選考を振り返る - 審査員らによるパネルディスカッション
続いて、審査員5名によるパネルディスカッションが行われた。
「昨年よりも今年のほうが審査に難航した」と語るのは辻氏だ。ただし、その理由は「良い対応をする企業が増えてきた」というポジティブなものであり、セキュリティ事故対応に必要とされる「自主的にすばやく詳細な情報を公開」という要素が企業に根付いてきたことを感じさせられる。
また、「伊織のリリースは本当によくできていた」と語るのは徳丸氏だ。ちょうど、この種の事件が起きるのではと危惧していたところに詳細な内容がリリースされたので、インパクトがあったのだという。

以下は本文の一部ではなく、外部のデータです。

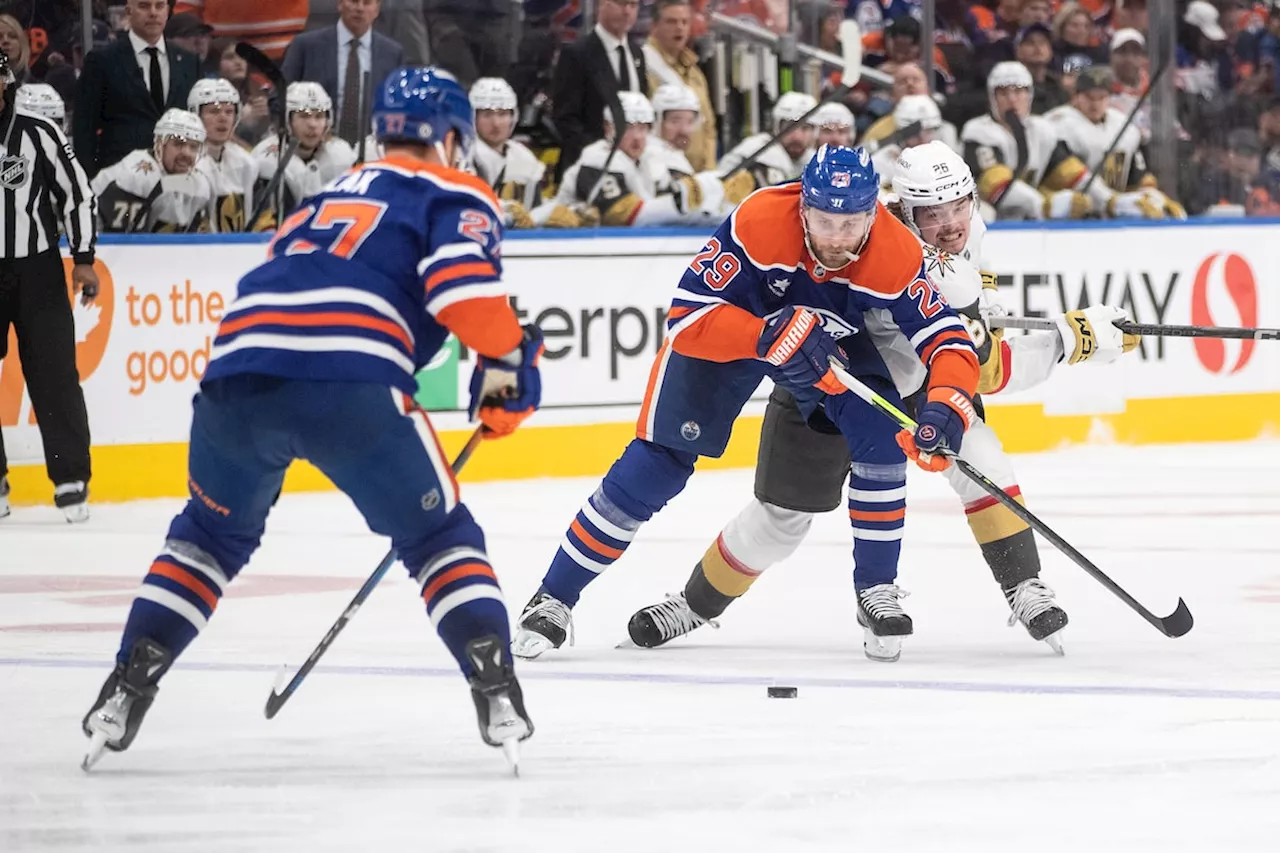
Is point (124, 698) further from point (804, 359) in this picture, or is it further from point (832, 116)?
point (832, 116)

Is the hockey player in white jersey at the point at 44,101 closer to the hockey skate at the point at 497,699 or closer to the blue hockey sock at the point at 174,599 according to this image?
the blue hockey sock at the point at 174,599

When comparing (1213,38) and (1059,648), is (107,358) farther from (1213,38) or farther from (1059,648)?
(1213,38)

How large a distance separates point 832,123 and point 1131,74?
1.78m

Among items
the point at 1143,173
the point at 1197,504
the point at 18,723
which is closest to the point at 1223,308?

さらに北河氏は「先日新聞で、あるセキュリティ会社が『(伊織のように決済処理の改ざんがされた場合)利用者にできることはほとんどない』とコメントしていたが、それはあまり正しくない」と指摘する。
「伊織の件では、URLをきちんと確認していれば気づけないわけではなかったし、支払い方法としてコンビニ払いやプリペイドのクレジットカードを利用するといった対策もある。何も自衛手段がないわけではない」(北河氏)
これに徳丸氏も、改ざんされた決算処理は「これだけ雑でもなかなか気づけないのか」とショックを受けるほど画面遷移が雑だったとコメント。今後、より精巧なつくりのものが出てくれば、一層気づきにくくなる可能性が高いため利用者側も注意が必要だ。
今回受賞した2社以外にも優れたインシデント対応は多々あったとのことで、アワード参加登録者による事前アンケートでは九州商船や産業技術総合研究所、前橋市教育委員会、プリンスホテルなどの対応にも支持が集まった。
九州商船や産総研は、非常に詳しい報告書が公開された点が注目を集めた。
「報告書のボリューム自体もすごいが、そこで『すごい』で終わらずに、中身を読み込むことが大切」だとpiyokango氏はコメントする。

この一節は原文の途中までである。